Страница 28 из 66
Ребята молча переглянулись.
— Слушай, принеси, а? — попросил Сережка. — Мы тебе отдадим, обязательно отдадим!
— Подождите немного, я сейчас.
Через минуту она вынесла им толстую книгу, на обложке которой был нарисован самолет.
— Даю с условием, — улыбнулась она, — что обязательно придете на вечер…
— Ты смотри, вцепился как клещ, — пыхтел Косачев. — Серега, давай отрегулируем. Пусть не цапает наших девчонок.
— Здоров бугай. Он так отрегулирует! Давай какие есть деньги.
— У меня только на автобус.
— Дойдешь пешком. Давай.
Сережка спрыгнул с дерева, вразвалку подошел к кассе, купил билет. Затем пробрался сквозь толщу танцующих, подошел к летчику.
— Пойдем поговорим.
Летчик обернулся, смерил его с головы до ног. Некоторое время помедлил с ответом, соображая, для чего вызывают.

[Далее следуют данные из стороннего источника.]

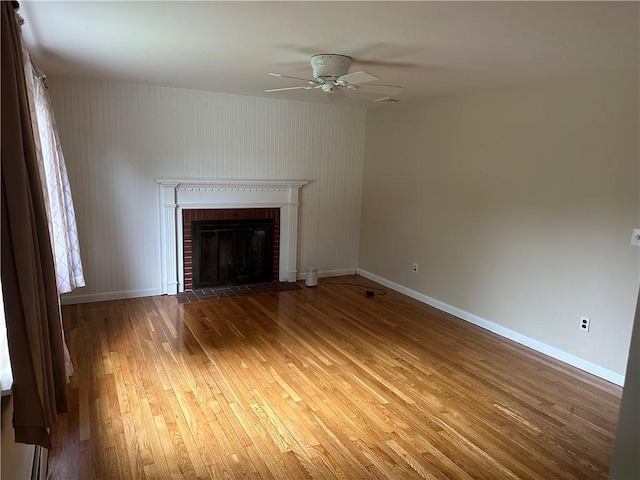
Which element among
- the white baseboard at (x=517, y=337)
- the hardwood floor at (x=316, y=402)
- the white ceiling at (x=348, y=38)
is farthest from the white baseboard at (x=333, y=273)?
the white ceiling at (x=348, y=38)

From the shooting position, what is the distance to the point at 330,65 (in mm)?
3055

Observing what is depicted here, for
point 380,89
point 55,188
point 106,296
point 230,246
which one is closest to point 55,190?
point 55,188

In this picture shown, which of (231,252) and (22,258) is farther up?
(22,258)

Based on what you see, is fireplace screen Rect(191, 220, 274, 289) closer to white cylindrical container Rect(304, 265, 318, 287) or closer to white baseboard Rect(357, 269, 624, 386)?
white cylindrical container Rect(304, 265, 318, 287)

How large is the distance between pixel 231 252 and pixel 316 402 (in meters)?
2.85

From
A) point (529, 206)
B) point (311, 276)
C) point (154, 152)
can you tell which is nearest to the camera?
point (529, 206)

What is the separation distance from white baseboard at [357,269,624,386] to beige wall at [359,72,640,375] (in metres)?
0.04

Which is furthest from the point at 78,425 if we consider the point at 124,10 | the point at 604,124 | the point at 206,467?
the point at 604,124

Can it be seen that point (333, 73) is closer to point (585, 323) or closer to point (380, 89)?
point (380, 89)

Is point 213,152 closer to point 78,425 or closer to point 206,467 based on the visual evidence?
point 78,425

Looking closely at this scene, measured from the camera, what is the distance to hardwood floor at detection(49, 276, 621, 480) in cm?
236

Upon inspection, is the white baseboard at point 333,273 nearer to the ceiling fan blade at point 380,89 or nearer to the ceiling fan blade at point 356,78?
the ceiling fan blade at point 380,89

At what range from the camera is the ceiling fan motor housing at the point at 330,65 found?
3.02m

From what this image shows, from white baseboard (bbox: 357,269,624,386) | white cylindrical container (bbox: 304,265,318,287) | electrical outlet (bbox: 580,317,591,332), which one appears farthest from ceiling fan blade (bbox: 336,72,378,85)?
white cylindrical container (bbox: 304,265,318,287)
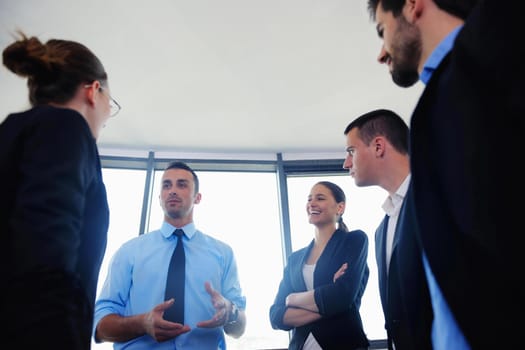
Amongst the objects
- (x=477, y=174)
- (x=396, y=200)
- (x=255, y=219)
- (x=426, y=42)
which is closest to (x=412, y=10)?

— Пойдем, — наконец-то снисходительно согласился он.
Светка, заметив Сережку, испуганно захлопала глазами.
— Ой, Сережа! Я не знала, что ты здесь, — растерянно проговорила она. — Пойдем потанцуем.
— Ты знаешь, я не умею, — буркнул он. — Да и некогда мне.
К выходу они прошли по узкому коридору. Парни дали дорогу. Уж у кого, у кого, а у них был нюх на драку. Самые любопытные гурьбой вывалили следом.
— Так что ты хотел? — спросил у него летчик, когда они вышли с танцплощадки.
— Хотел узнать, где в летные школы принимают.
— А-а, вон в чем дело, — парень с интересом оглядел Сережку. — Десять классов закончил?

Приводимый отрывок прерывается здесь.